==== Trecho do documento ====

O grave cenário da rescisão unilateral de contratos de plano de saúde no Brasil

 
Natália Soriani* 
 
Os beneficiários de planos de saúde no Brasil são surpreendidos cotidianamente com más notícias pelas empresas que operam no setor. Nos últimos dias, milhares de clientes da Qualicorp tiveram o dissabor de receberem notificações da rescisão unilateral de seus contratos com a Amil. O comunicado, enviado por e-mail e também disponível no aplicativo, informa que os contratos com a operadora seriam encerrados unilateralmente em 30 dias, passando a não ter mais cobertura do plano a partir de 1°de junho de 2024. Muitos usuários estão desesperados, pois estão em tratamento, como câncer, autismo, entre outros.
 
No cenário apresentado, a Qualicorp e outras operadoras de plano de saúde procederam com a rescisão unilateral dos contratos de seus beneficiários, comunicando-os com 30 dias de antecedência. A justificativa é prejuízo acumulado e insuficiência de reajustes.

==== Itens listados ====

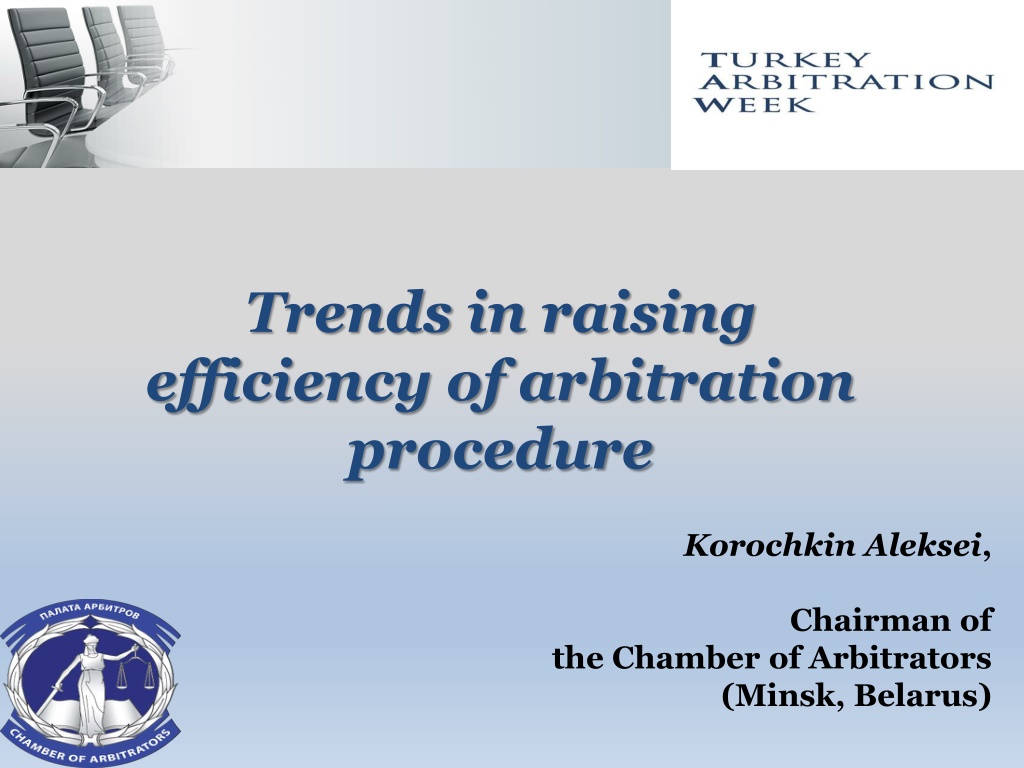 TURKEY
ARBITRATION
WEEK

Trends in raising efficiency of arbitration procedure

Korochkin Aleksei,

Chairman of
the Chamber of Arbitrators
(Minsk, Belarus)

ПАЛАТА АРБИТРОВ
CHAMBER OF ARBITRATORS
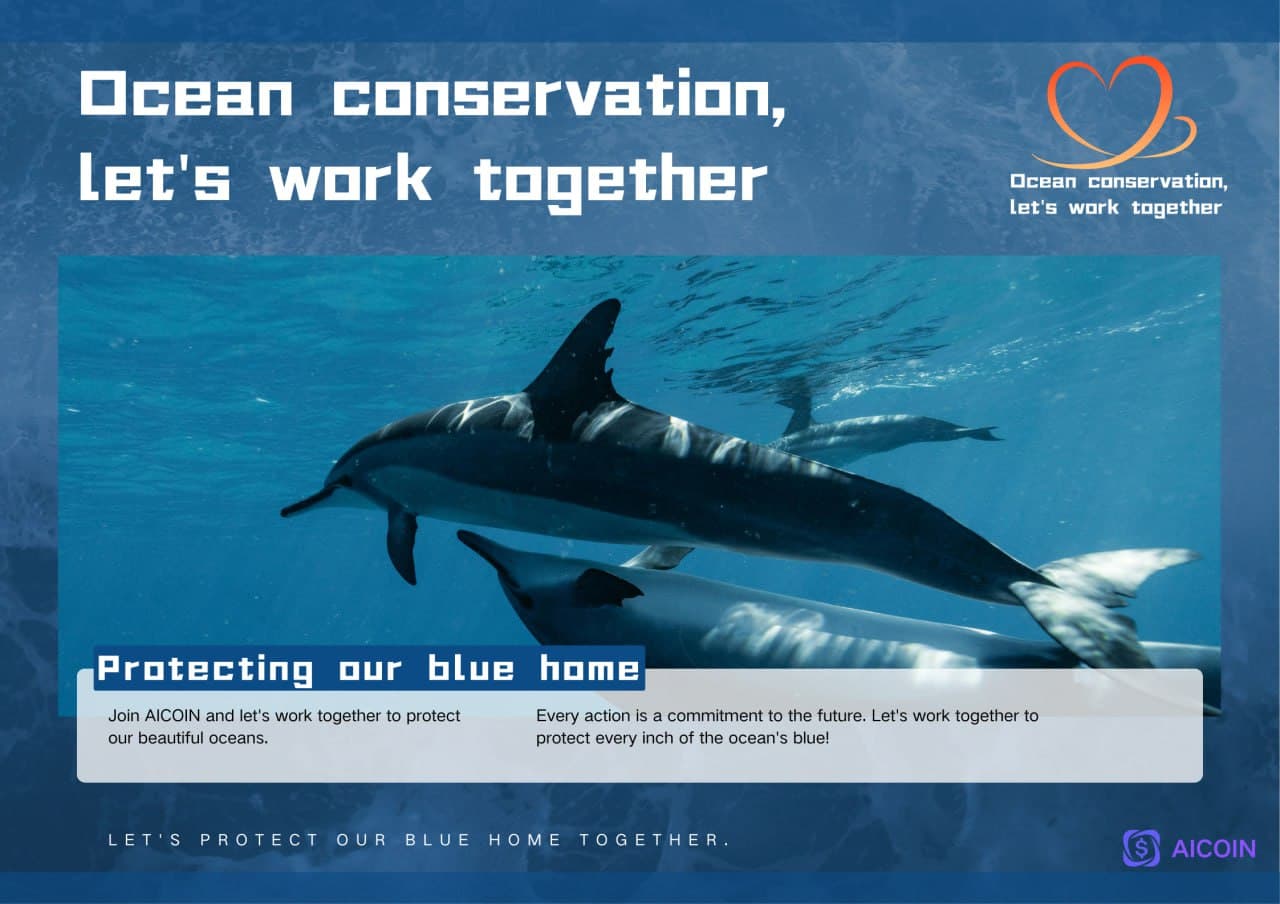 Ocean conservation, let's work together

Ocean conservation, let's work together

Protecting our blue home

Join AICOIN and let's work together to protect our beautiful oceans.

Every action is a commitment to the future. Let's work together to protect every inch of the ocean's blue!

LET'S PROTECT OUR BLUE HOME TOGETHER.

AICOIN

====
==== Itens listados ====

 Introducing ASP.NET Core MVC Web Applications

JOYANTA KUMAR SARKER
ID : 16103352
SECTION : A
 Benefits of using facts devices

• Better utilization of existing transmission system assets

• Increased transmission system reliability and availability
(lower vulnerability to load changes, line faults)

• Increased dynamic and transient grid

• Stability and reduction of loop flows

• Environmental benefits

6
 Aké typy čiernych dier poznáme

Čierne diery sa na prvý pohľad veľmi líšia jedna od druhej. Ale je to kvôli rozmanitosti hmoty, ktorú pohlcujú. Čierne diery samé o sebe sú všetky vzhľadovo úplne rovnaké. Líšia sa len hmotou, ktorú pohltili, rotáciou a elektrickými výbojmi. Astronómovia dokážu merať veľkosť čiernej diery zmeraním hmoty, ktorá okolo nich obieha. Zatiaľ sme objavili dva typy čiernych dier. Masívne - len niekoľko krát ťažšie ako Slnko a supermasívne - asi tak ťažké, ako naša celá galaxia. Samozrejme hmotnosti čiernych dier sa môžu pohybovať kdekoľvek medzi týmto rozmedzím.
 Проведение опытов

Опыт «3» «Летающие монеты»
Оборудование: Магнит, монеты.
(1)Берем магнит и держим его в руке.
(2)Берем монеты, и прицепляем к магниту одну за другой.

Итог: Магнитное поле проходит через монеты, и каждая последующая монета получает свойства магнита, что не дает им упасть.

====

### Problema
Pode transcrever do texto sobre a rescisão de planos de saúde tudo o que vai de "Natália Soriani*" até "insuficiência de reajustes."? Baseie-se somente no texto.

### Resposta esperada
Natália Soriani* 
 
Os beneficiários de planos de saúde no Brasil são surpreendidos cotidianamente com más notícias pelas empresas que operam no setor. Nos últimos dias, milhares de clientes da Qualicorp tiveram o dissabor de receberem notificações da rescisão unilateral de seus contratos com a Amil. O comunicado, enviado por e-mail e também disponível no aplicativo, informa que os contratos com a operadora seriam encerrados unilateralmente em 30 dias, passando a não ter mais cobertura do plano a partir de 1°de junho de 2024. Muitos usuários estão desesperados, pois estão em tratamento, como câncer, autismo, entre outros.
 
No cenário apresentado, a Qualicorp e outras operadoras de plano de saúde procederam com a rescisão unilateral dos contratos de seus beneficiários, comunicando-os com 30 dias de antecedência. A justificativa é prejuízo acumulado e insuficiência de reajustes.